* Stored items:
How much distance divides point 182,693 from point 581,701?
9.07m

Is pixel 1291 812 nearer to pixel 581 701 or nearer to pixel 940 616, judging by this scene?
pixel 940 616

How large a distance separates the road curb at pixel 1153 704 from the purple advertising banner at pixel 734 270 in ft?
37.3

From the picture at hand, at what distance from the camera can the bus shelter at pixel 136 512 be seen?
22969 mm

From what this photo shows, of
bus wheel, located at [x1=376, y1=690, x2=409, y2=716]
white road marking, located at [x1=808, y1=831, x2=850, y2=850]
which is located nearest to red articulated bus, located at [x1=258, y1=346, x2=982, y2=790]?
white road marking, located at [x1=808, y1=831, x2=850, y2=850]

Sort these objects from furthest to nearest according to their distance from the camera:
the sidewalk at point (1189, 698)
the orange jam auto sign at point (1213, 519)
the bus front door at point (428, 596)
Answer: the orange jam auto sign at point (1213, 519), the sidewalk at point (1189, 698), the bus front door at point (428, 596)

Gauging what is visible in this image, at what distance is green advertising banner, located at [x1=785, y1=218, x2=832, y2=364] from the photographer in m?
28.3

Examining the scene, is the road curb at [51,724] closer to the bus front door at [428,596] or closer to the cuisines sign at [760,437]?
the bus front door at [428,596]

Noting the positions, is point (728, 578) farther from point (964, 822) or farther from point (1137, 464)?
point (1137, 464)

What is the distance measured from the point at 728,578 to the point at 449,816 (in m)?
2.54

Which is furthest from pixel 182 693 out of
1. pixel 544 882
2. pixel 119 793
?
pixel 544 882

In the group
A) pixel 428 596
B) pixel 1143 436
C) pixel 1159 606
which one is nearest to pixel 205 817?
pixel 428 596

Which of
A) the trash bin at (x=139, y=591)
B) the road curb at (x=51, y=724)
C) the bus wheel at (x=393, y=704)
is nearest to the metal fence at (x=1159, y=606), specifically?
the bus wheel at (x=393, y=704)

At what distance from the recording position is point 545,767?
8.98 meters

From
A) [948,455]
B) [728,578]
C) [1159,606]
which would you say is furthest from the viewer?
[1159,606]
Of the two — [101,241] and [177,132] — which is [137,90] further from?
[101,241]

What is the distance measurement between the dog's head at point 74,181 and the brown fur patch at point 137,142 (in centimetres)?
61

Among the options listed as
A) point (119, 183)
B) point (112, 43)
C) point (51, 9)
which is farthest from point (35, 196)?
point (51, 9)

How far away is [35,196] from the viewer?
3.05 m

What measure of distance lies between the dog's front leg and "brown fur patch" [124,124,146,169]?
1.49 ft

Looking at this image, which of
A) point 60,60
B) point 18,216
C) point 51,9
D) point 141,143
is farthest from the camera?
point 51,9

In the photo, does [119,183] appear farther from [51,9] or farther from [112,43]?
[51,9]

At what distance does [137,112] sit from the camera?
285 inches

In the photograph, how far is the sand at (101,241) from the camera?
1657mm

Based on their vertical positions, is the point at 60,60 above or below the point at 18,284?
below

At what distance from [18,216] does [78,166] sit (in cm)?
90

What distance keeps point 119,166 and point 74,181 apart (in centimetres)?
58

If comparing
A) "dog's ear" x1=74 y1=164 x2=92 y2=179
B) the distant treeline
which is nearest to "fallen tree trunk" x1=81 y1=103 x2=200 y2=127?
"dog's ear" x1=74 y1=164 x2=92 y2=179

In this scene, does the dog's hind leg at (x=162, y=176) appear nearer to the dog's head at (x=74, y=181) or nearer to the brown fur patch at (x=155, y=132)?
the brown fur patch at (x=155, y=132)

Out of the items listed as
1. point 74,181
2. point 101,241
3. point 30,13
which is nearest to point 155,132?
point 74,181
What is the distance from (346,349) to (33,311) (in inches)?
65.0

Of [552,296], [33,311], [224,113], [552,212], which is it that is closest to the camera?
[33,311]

* REQUEST: Rewrite all the rows above with "road curb" renamed to "curbstone" throughout, keeping everything else the same.

* CORRECT RESPONSE:
How much distance divides point 182,693 from point 581,701?
9.07m

Is pixel 1291 812 nearer to pixel 581 701 or nearer to pixel 940 616, judging by this scene?
pixel 940 616

How large a distance separates the curbstone at pixel 1153 704 from the purple advertising banner at pixel 734 270 in ft?
37.3

From the picture at hand, at what distance from the camera can the bus shelter at pixel 136 512 be seen?
22969 mm

From what this photo shows, of
bus wheel, located at [x1=376, y1=690, x2=409, y2=716]
white road marking, located at [x1=808, y1=831, x2=850, y2=850]
which is located nearest to red articulated bus, located at [x1=258, y1=346, x2=982, y2=790]?
white road marking, located at [x1=808, y1=831, x2=850, y2=850]

Sort these objects from furthest to nearest according to their distance from the camera:
the sidewalk at point (1189, 698)
the orange jam auto sign at point (1213, 519)
the bus front door at point (428, 596)
Answer: the orange jam auto sign at point (1213, 519), the sidewalk at point (1189, 698), the bus front door at point (428, 596)

Gauging what is visible in this image, at what distance is green advertising banner, located at [x1=785, y1=218, x2=832, y2=364] from the photographer in m?
28.3

Examining the scene, is the curbstone at [51,724] closer to the bus front door at [428,596] or closer to the cuisines sign at [760,437]?
the bus front door at [428,596]

Noting the positions, is point (728, 578) farther from point (964, 822) or farther from point (1137, 464)?
point (1137, 464)

What is the distance measured from the point at 728,578 to the point at 449,816 (in m)?
2.54

Which is furthest from pixel 182 693 out of
1. pixel 544 882
2. pixel 119 793
?
pixel 544 882

In the group
A) pixel 428 596
B) pixel 1143 436
C) pixel 1159 606
which one is nearest to pixel 205 817?
pixel 428 596

Which of
A) the trash bin at (x=139, y=591)
B) the curbstone at (x=51, y=724)
C) the bus wheel at (x=393, y=704)
is nearest to the metal fence at (x=1159, y=606), specifically?
the bus wheel at (x=393, y=704)

At what distance from the recording position is point 545,767?
8.98 meters

From
A) [948,455]
B) [728,578]
C) [1159,606]
which would you say is furthest from the viewer?
[1159,606]
Of the two — [101,241] and [177,132] — which is [137,90] further from?
[101,241]

What is the distance measurement between the dog's head at point 74,181 and the brown fur patch at point 137,142 (in centimetres)?
61

Among the options listed as
A) point (119, 183)
B) point (112, 43)
C) point (51, 9)
which is farthest from point (35, 196)?
point (51, 9)

How far away is [35,196] from the viewer?
3.05 m

What measure of distance lies between the dog's front leg and "brown fur patch" [124,124,146,169]?
1.49 ft

Looking at this image, which of
A) point 60,60
B) point 18,216
C) point 51,9
D) point 141,143
is farthest from the camera?
point 51,9

In the photo, does [119,183] appear farther from [51,9] or farther from [112,43]?
[51,9]

At what distance does [137,112] sit from the camera?
285 inches

In the photograph, how far is the sand at (101,241) from the camera?
1657mm

Based on their vertical positions, is the point at 60,60 above or below the point at 18,284?
below

At what distance from [18,216] does [78,166] sit (in cm)?
90

What distance keeps point 119,166 and point 74,181 apart (in centimetres)?
58

If comparing
A) "dog's ear" x1=74 y1=164 x2=92 y2=179
B) the distant treeline
which is nearest to "fallen tree trunk" x1=81 y1=103 x2=200 y2=127?
"dog's ear" x1=74 y1=164 x2=92 y2=179

In this scene, does the dog's hind leg at (x=162, y=176) appear nearer to the dog's head at (x=74, y=181) or nearer to the brown fur patch at (x=155, y=132)?
the brown fur patch at (x=155, y=132)

Out of the items listed as
1. point 74,181
2. point 101,241
3. point 30,13
which is nearest to point 155,132?
point 74,181
What is the distance from (346,349) to (33,311) (in inches)?
65.0

Of [552,296], [33,311], [224,113], [552,212], which is it that is closest to the camera?
[33,311]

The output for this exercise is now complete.